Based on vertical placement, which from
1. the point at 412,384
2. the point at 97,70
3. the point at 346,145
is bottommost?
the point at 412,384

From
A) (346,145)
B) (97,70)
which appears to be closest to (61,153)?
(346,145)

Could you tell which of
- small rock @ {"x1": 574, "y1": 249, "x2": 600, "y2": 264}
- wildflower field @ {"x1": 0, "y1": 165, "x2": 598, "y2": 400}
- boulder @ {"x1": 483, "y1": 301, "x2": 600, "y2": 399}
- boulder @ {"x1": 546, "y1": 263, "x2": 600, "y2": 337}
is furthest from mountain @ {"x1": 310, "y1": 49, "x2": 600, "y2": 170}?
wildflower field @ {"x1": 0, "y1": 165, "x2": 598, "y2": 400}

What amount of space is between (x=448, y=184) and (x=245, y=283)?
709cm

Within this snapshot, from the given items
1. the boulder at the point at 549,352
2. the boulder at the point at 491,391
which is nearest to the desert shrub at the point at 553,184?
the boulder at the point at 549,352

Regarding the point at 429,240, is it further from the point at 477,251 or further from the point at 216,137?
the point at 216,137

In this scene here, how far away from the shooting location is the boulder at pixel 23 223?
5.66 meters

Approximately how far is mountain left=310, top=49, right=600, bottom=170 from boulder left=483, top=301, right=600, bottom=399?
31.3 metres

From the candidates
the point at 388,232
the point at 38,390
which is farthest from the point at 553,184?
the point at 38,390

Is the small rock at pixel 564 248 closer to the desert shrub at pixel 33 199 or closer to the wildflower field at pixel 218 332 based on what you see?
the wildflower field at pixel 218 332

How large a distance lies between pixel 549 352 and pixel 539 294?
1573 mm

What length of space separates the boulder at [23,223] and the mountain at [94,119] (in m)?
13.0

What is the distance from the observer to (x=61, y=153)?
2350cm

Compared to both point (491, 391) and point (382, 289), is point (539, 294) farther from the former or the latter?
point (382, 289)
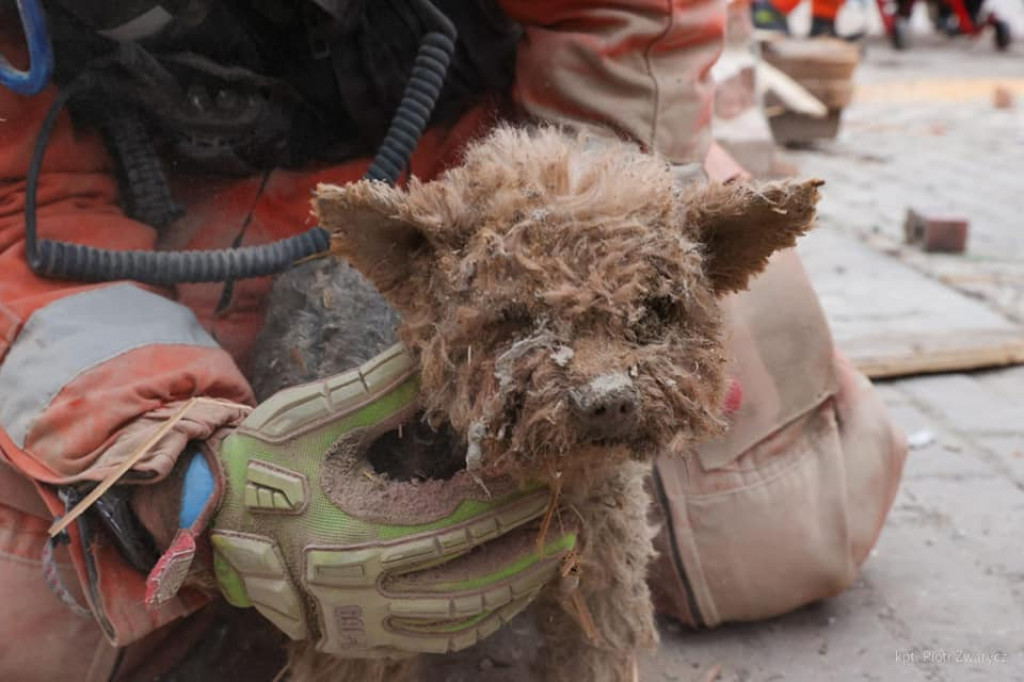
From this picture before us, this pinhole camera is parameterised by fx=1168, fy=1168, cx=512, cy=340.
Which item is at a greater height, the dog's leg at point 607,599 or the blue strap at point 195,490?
the blue strap at point 195,490

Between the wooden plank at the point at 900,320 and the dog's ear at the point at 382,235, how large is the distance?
2027 millimetres

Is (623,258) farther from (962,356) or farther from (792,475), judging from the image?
(962,356)

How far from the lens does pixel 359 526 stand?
145cm

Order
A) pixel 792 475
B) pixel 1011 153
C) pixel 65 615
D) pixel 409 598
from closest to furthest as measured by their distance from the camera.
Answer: pixel 409 598 < pixel 65 615 < pixel 792 475 < pixel 1011 153

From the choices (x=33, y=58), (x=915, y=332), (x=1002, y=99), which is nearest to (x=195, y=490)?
(x=33, y=58)

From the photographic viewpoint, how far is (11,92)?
180 centimetres

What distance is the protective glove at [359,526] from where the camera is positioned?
144 cm

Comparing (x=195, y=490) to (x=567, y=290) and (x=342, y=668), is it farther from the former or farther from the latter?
(x=567, y=290)

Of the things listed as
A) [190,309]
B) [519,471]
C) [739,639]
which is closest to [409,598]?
[519,471]

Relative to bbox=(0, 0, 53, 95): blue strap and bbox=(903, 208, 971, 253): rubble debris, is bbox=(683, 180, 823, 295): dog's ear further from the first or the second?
bbox=(903, 208, 971, 253): rubble debris

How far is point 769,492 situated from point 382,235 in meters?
0.96

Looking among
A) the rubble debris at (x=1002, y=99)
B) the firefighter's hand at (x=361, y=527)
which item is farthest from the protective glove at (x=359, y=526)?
the rubble debris at (x=1002, y=99)

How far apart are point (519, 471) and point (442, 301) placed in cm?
21

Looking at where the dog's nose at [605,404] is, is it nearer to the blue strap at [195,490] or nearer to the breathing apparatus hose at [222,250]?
the blue strap at [195,490]
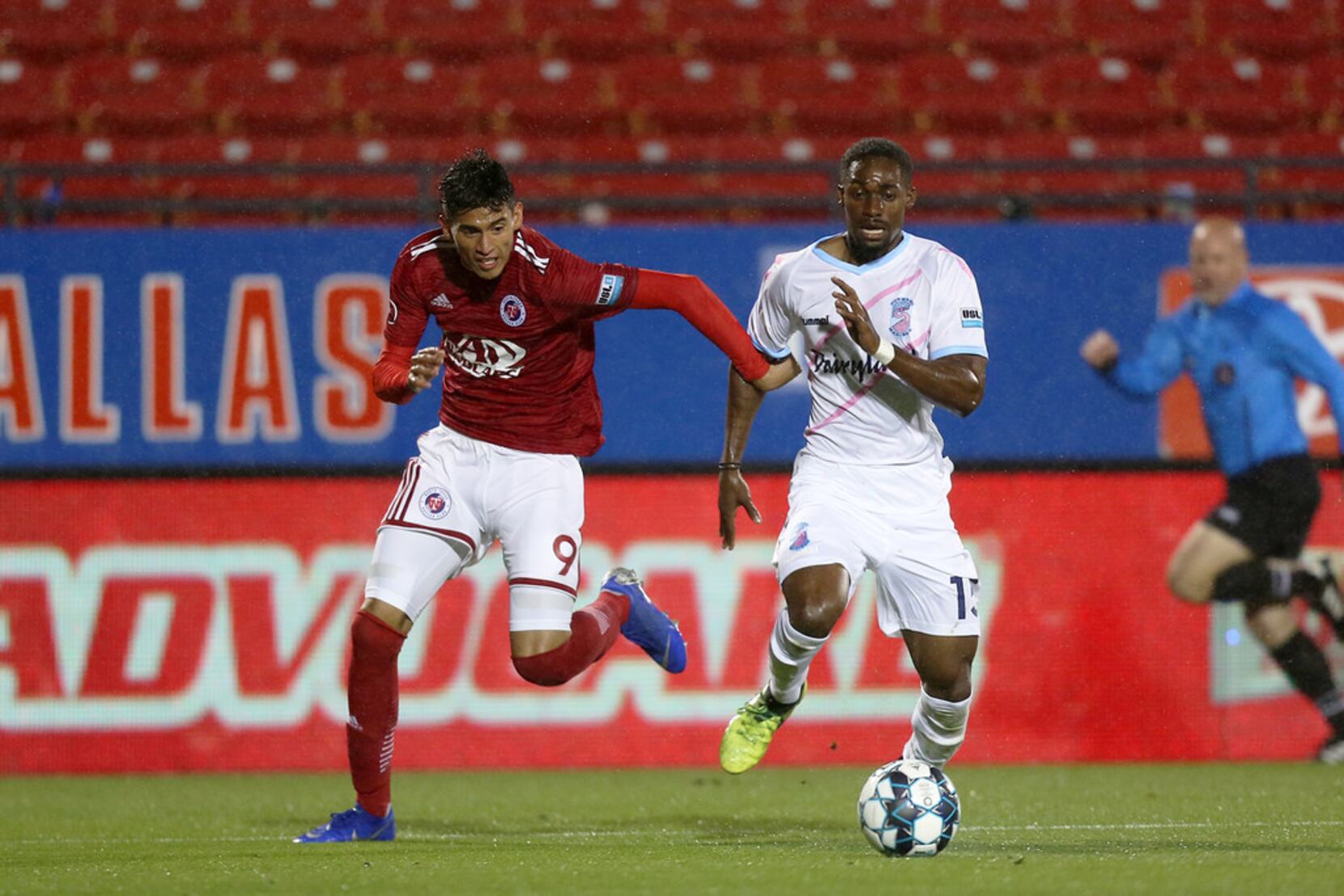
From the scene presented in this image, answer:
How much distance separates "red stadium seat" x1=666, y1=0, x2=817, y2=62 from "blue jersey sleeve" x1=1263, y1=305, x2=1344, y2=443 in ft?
14.4

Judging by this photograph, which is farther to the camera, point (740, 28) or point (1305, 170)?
point (740, 28)

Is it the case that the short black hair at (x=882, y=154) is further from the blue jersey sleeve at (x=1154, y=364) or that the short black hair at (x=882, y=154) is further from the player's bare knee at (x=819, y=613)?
the blue jersey sleeve at (x=1154, y=364)

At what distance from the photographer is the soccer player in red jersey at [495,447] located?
19.5 feet

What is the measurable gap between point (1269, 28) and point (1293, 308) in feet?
13.2

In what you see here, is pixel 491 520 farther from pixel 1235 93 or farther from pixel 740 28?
pixel 1235 93

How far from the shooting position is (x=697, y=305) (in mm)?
5988

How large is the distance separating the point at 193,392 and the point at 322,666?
67.0 inches

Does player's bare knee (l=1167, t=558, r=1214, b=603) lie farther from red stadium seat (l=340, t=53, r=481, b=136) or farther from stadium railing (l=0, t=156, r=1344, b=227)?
red stadium seat (l=340, t=53, r=481, b=136)

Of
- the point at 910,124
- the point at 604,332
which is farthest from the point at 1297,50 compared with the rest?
the point at 604,332

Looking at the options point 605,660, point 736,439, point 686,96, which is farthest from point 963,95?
point 736,439

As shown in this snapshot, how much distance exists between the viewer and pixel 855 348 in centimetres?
607

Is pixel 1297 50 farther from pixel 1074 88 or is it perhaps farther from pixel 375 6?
pixel 375 6

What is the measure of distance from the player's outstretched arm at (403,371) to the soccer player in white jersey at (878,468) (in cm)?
117

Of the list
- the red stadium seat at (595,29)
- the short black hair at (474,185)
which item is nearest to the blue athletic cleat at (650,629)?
the short black hair at (474,185)
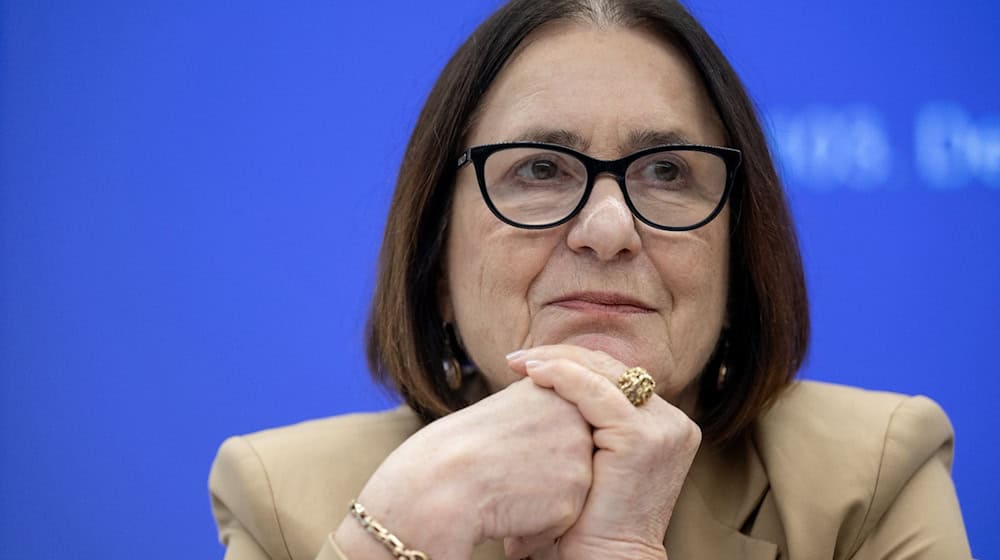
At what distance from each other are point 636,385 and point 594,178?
330mm

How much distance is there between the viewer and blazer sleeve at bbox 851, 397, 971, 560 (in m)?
1.47

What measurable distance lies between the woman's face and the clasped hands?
0.14 m

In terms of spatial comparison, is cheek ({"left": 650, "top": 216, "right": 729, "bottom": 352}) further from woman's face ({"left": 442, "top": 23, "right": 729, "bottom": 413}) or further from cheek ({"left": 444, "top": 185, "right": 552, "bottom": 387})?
cheek ({"left": 444, "top": 185, "right": 552, "bottom": 387})

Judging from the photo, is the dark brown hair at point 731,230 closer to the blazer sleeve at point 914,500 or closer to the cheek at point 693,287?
the cheek at point 693,287

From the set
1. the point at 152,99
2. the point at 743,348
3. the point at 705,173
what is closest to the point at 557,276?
the point at 705,173

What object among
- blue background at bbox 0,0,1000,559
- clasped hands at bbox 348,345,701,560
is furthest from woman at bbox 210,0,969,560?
blue background at bbox 0,0,1000,559

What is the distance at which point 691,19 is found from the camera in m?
1.71

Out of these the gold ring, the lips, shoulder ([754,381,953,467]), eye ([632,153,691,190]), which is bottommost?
shoulder ([754,381,953,467])

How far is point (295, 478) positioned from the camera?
1659 millimetres

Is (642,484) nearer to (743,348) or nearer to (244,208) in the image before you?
(743,348)

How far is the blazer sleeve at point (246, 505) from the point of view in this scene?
5.28ft

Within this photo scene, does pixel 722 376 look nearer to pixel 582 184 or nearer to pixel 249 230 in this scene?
pixel 582 184

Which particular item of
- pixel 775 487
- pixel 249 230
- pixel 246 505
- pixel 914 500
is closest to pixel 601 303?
pixel 775 487

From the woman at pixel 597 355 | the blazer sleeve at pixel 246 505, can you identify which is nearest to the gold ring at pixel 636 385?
the woman at pixel 597 355
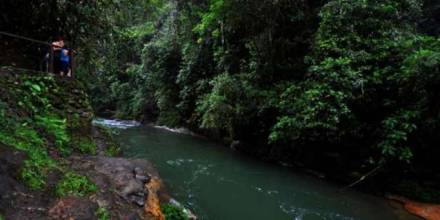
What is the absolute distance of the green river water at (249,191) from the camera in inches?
312

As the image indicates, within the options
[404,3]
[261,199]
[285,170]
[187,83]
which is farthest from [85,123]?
[187,83]

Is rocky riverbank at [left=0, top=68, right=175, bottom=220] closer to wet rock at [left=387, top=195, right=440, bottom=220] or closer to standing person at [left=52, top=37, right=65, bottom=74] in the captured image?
standing person at [left=52, top=37, right=65, bottom=74]

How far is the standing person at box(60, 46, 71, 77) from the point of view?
29.9ft

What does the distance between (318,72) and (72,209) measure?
8034 mm

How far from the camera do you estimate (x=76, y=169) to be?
17.8 ft

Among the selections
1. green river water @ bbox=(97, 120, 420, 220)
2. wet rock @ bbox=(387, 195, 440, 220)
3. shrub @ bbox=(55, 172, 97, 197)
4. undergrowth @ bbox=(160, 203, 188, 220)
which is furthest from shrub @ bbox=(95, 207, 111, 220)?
wet rock @ bbox=(387, 195, 440, 220)

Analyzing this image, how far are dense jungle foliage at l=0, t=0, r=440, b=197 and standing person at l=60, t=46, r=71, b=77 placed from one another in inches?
26.6

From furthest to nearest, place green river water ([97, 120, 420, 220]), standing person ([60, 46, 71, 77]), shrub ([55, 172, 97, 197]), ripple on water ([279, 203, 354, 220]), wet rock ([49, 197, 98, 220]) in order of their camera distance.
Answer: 1. standing person ([60, 46, 71, 77])
2. green river water ([97, 120, 420, 220])
3. ripple on water ([279, 203, 354, 220])
4. shrub ([55, 172, 97, 197])
5. wet rock ([49, 197, 98, 220])

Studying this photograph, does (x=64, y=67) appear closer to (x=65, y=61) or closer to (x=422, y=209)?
(x=65, y=61)

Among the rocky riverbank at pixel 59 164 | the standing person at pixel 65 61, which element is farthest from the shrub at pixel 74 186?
the standing person at pixel 65 61

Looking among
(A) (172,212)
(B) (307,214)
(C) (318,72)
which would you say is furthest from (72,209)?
(C) (318,72)

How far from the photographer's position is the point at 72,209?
13.9 feet

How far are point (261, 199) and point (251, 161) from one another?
4.11 meters

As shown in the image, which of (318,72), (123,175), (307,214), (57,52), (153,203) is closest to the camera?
(153,203)
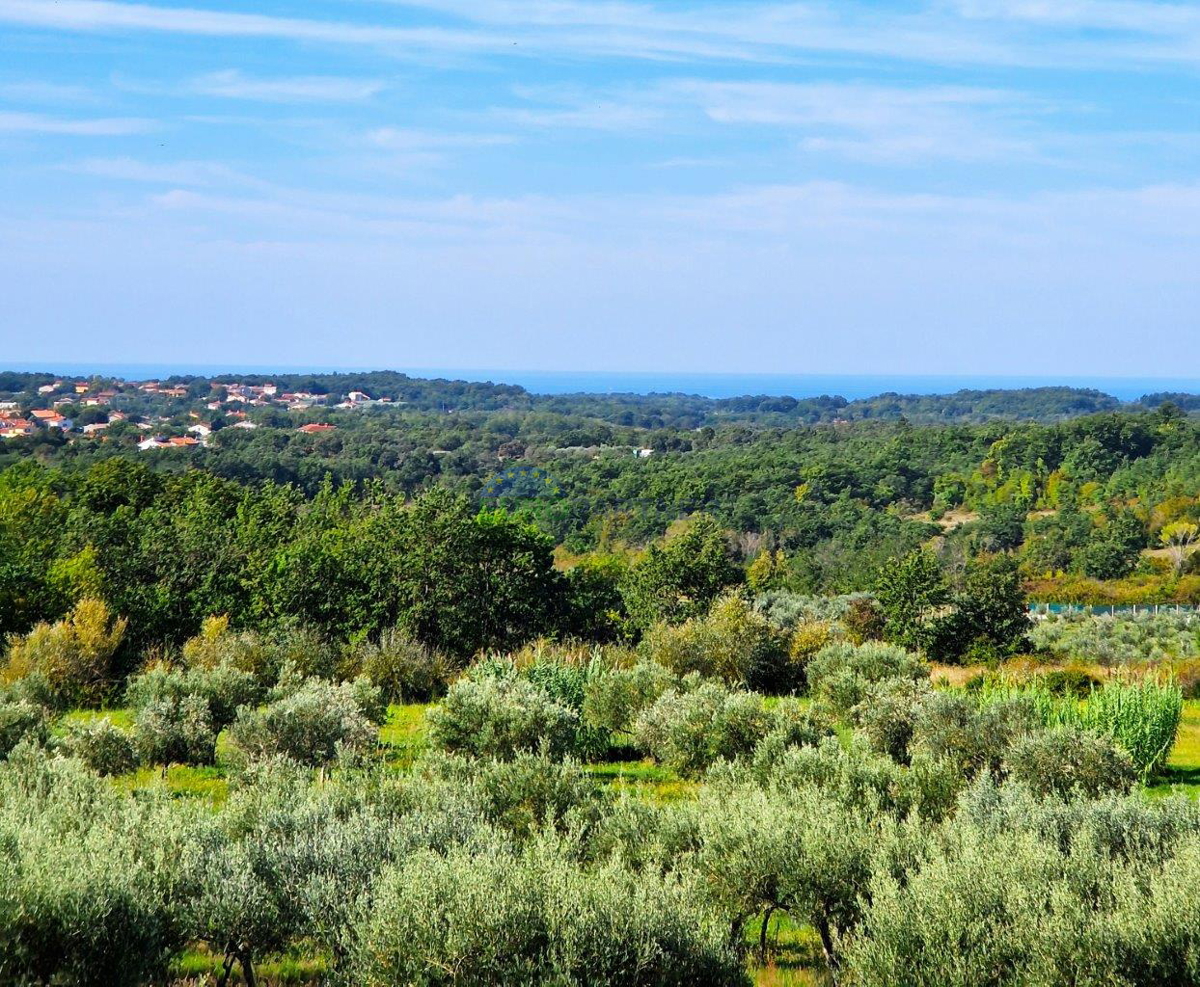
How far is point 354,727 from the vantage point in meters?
13.3

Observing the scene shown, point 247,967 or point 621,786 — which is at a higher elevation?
point 247,967

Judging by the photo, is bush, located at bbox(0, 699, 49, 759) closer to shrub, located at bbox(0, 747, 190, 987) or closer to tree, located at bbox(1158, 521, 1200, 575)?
shrub, located at bbox(0, 747, 190, 987)

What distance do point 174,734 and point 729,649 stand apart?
10925 mm

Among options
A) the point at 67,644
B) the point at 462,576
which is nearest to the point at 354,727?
the point at 67,644

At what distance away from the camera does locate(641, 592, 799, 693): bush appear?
2189 cm

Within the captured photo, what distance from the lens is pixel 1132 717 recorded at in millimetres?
14789

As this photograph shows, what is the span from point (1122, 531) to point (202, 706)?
195 ft

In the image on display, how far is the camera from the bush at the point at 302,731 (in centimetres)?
1309

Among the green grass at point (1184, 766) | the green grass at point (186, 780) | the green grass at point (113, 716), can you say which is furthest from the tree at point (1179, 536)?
the green grass at point (186, 780)

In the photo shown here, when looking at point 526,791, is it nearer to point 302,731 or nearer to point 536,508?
point 302,731

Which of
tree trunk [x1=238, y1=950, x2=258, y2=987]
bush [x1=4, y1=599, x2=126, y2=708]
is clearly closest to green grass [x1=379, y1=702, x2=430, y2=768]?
tree trunk [x1=238, y1=950, x2=258, y2=987]

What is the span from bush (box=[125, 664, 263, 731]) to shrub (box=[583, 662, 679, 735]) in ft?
16.0

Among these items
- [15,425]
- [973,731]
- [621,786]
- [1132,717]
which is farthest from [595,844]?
[15,425]

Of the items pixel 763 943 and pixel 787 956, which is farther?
pixel 787 956
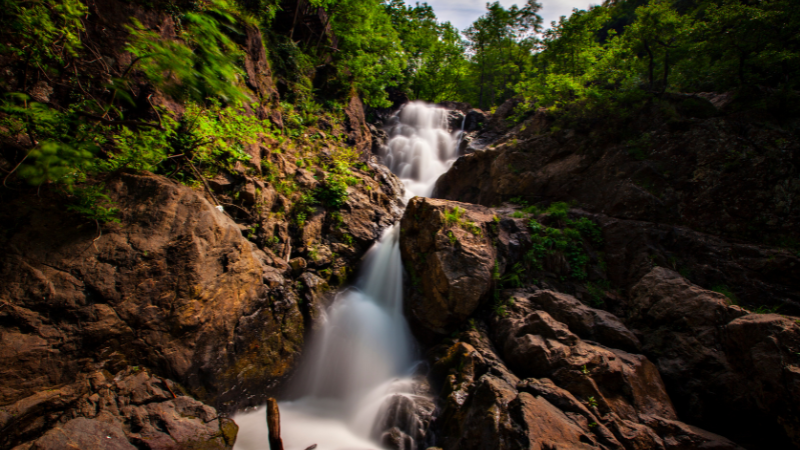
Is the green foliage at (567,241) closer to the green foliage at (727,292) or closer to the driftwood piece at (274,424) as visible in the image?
the green foliage at (727,292)

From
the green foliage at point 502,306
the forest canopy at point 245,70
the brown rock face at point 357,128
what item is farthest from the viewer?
the brown rock face at point 357,128

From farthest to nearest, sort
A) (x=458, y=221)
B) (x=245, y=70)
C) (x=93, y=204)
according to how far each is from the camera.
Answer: (x=245, y=70) < (x=458, y=221) < (x=93, y=204)

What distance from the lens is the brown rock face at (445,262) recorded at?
7113mm

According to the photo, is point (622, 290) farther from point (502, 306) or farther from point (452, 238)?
point (452, 238)

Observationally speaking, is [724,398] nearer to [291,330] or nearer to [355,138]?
[291,330]

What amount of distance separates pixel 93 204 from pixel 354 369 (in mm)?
5687

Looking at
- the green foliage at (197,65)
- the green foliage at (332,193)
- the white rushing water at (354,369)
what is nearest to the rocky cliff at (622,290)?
the white rushing water at (354,369)

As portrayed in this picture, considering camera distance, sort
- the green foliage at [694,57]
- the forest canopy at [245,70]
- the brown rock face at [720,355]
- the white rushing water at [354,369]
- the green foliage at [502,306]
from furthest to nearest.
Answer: the green foliage at [694,57], the green foliage at [502,306], the white rushing water at [354,369], the brown rock face at [720,355], the forest canopy at [245,70]

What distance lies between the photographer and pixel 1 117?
3459 mm

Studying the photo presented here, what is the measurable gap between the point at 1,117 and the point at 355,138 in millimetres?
11469

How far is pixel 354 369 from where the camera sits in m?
6.98

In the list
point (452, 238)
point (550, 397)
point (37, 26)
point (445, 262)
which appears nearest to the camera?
point (37, 26)

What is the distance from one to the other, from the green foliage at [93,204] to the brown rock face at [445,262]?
617cm

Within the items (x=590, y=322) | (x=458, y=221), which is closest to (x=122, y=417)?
(x=458, y=221)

■ GIVEN TASK
Substitute "observer" for "camera" in the lines running from the one containing "How far is pixel" through the last line, and give only those lines with nothing else changed.

■ THE COMPLETED TASK
How far is pixel 354 369 from where the observer sits in m?
6.98

In the list
point (452, 238)
point (550, 397)
point (37, 26)
point (445, 262)
which appears nearest to the observer?
point (37, 26)

What is the distance from one to the other, from the green foliage at [93,204] to the brown rock face at [445,262]?
617cm

Within the items (x=590, y=322) | (x=458, y=221), which is closest to (x=122, y=417)?
(x=458, y=221)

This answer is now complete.